Records for processing:
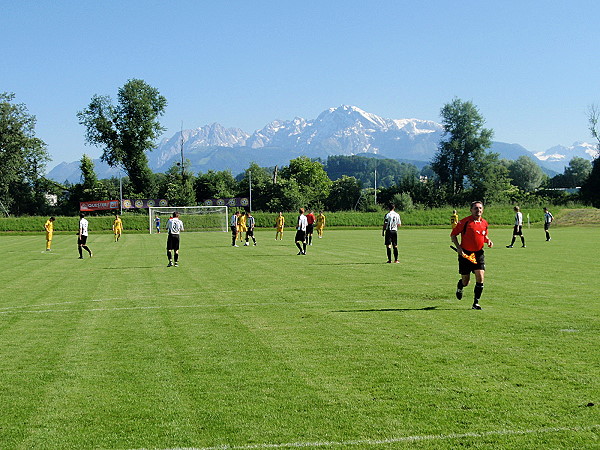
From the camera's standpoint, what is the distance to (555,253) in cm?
2634

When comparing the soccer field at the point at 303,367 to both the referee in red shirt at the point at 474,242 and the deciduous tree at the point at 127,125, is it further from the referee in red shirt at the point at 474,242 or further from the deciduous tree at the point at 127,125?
the deciduous tree at the point at 127,125

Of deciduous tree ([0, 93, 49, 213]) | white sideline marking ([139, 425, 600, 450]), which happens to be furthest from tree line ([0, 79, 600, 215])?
white sideline marking ([139, 425, 600, 450])

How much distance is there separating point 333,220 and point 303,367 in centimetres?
6568

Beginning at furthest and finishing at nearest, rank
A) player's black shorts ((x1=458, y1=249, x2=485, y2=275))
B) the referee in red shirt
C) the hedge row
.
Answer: the hedge row, player's black shorts ((x1=458, y1=249, x2=485, y2=275)), the referee in red shirt

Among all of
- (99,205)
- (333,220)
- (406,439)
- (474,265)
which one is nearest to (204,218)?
(333,220)

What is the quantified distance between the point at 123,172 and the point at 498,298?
91925 millimetres

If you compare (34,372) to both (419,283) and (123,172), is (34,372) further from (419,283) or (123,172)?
(123,172)

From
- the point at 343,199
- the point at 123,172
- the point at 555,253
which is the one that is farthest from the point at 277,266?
the point at 343,199

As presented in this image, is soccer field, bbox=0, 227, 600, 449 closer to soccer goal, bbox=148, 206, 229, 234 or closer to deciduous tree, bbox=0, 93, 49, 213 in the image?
soccer goal, bbox=148, 206, 229, 234

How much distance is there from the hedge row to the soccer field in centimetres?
5541

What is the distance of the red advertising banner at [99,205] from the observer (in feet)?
270

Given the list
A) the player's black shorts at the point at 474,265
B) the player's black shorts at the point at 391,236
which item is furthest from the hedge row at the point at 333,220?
the player's black shorts at the point at 474,265

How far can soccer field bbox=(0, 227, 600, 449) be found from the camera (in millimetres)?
5496

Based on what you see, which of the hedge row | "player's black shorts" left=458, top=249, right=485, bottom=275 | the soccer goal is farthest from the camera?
the hedge row
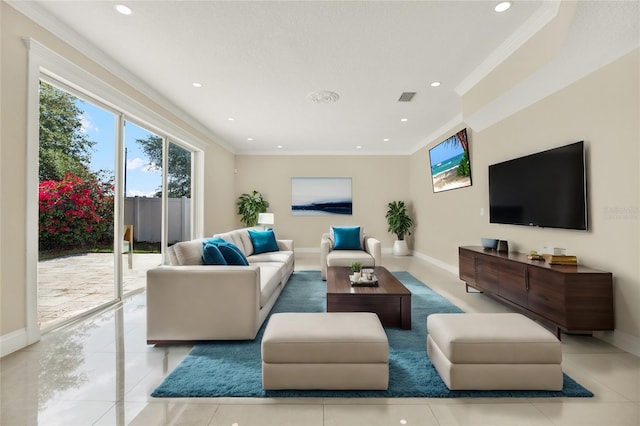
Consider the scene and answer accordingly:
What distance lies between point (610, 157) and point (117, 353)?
4.26 meters

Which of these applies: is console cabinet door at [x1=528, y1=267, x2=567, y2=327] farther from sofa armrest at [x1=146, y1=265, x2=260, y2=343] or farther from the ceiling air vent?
the ceiling air vent

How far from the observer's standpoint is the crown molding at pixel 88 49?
98.6 inches

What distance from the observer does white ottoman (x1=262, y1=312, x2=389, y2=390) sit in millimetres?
1803

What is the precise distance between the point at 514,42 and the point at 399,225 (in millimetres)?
5093

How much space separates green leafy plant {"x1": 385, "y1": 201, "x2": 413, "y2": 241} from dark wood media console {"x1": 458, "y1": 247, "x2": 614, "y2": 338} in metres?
4.39

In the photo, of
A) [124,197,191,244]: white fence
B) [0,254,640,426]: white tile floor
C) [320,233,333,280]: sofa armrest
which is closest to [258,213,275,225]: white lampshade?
[124,197,191,244]: white fence

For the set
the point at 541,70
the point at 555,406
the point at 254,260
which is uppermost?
the point at 541,70

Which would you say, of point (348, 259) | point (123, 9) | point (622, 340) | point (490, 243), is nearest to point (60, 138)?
point (123, 9)

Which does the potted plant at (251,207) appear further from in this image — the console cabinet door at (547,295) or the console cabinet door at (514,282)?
the console cabinet door at (547,295)

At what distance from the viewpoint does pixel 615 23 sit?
2.19 metres

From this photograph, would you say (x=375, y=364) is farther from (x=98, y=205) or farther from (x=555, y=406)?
(x=98, y=205)

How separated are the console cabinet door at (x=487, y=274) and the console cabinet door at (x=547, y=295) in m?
0.55

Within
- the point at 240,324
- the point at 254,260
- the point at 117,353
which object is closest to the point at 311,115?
the point at 254,260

Required work:
Reproduce all of the records above word for word, leaving out the pictures.

Worked answer:
From the camera's standpoint, what is the distance to (555,253) in cm?
2634

When comparing the soccer field at the point at 303,367 to both the referee in red shirt at the point at 474,242 and the deciduous tree at the point at 127,125, is it further from the referee in red shirt at the point at 474,242 or further from the deciduous tree at the point at 127,125?
the deciduous tree at the point at 127,125

Of deciduous tree ([0, 93, 49, 213]) | white sideline marking ([139, 425, 600, 450]), which happens to be furthest from tree line ([0, 79, 600, 215])?
white sideline marking ([139, 425, 600, 450])

How much distance is there separating point 333,220 and point 303,367 in centimetres?
6568

Beginning at furthest and finishing at nearest, rank
A) player's black shorts ((x1=458, y1=249, x2=485, y2=275))
B) the referee in red shirt
C) the hedge row
.
Answer: the hedge row, player's black shorts ((x1=458, y1=249, x2=485, y2=275)), the referee in red shirt

Among all of
- (99,205)
- (333,220)
- (406,439)
- (474,265)
which one is nearest to (204,218)?
(333,220)

What is the quantified distance between the point at 123,172 and the point at 498,298?
91925 millimetres

If you compare (34,372) to both (419,283) and (123,172), is (34,372) further from (419,283) or (123,172)?
(123,172)

From
- the point at 343,199
- the point at 123,172
- the point at 555,253
which is the one that is farthest from the point at 277,266?
the point at 343,199

As presented in this image, is soccer field, bbox=0, 227, 600, 449 closer to soccer goal, bbox=148, 206, 229, 234 or closer to deciduous tree, bbox=0, 93, 49, 213 in the image?
soccer goal, bbox=148, 206, 229, 234

How much distance is there from the hedge row to the soccer field in centimetres?
5541

What is the distance of the red advertising banner at [99,205] from the observer (in feet)?
270

Given the list
A) the player's black shorts at the point at 474,265
B) the player's black shorts at the point at 391,236
which item is furthest from the hedge row at the point at 333,220?
the player's black shorts at the point at 474,265

How far can soccer field bbox=(0, 227, 600, 449) be found from the camera (in millimetres)?
5496

Based on what you see, which of the hedge row | "player's black shorts" left=458, top=249, right=485, bottom=275 | the soccer goal is farthest from the camera?
the hedge row
Consider the scene and answer accordingly:
What distance lies between point (610, 157) and point (117, 353)?
4.26 meters

Which of these applies: is console cabinet door at [x1=528, y1=267, x2=567, y2=327] farther from sofa armrest at [x1=146, y1=265, x2=260, y2=343] or farther from the ceiling air vent?
the ceiling air vent

How far from the observer's standpoint is the crown molding at pixel 88 49?
98.6 inches

What distance from the observer does white ottoman (x1=262, y1=312, x2=389, y2=390) sit in millimetres?
1803

What is the precise distance between the point at 514,42 and the point at 399,225 (in millimetres)?
5093

How much space separates green leafy plant {"x1": 385, "y1": 201, "x2": 413, "y2": 241} from dark wood media console {"x1": 458, "y1": 247, "x2": 614, "y2": 338} in metres?
4.39

In the photo, of
A) [124,197,191,244]: white fence
B) [0,254,640,426]: white tile floor
C) [320,233,333,280]: sofa armrest
which is closest to [258,213,275,225]: white lampshade?
[124,197,191,244]: white fence

For the set
the point at 541,70
the point at 555,406
the point at 254,260
which is uppermost?
the point at 541,70

Which would you say, of point (348, 259) | point (123, 9) | point (622, 340) | point (490, 243), is nearest to point (60, 138)?
point (123, 9)

Which does the potted plant at (251,207) appear further from in this image — the console cabinet door at (547,295) or the console cabinet door at (514,282)?
the console cabinet door at (547,295)

At what distance from the viewpoint does pixel 615 23 sit?
2.19 metres

From this photograph, would you say (x=375, y=364) is farther from (x=98, y=205) or farther from (x=555, y=406)?
(x=98, y=205)

How separated are the console cabinet door at (x=487, y=274) and the console cabinet door at (x=547, y=295) in m?
0.55

Within
- the point at 240,324
- the point at 254,260
- the point at 117,353
which object is closest to the point at 311,115?
the point at 254,260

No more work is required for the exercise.